» **WHAT YOU SHOULD DO**
Which lines make up the answer? Those from the line with "genus: Didelphis" through the end of the data; reproduce them exactly.

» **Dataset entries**
——————

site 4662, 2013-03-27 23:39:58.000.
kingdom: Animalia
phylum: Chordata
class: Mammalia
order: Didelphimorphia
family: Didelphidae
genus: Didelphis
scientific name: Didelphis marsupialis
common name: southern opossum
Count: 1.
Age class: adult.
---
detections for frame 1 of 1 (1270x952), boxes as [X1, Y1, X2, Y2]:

——————

» **ANSWER BOX**
genus: Didelphis
scientific name: Didelphis marsupialis
common name: southern opossum
Count: 1.
Age class: adult.
---
detections for frame 1 of 1 (1270x952), boxes as [X1, Y1, X2, Y2]:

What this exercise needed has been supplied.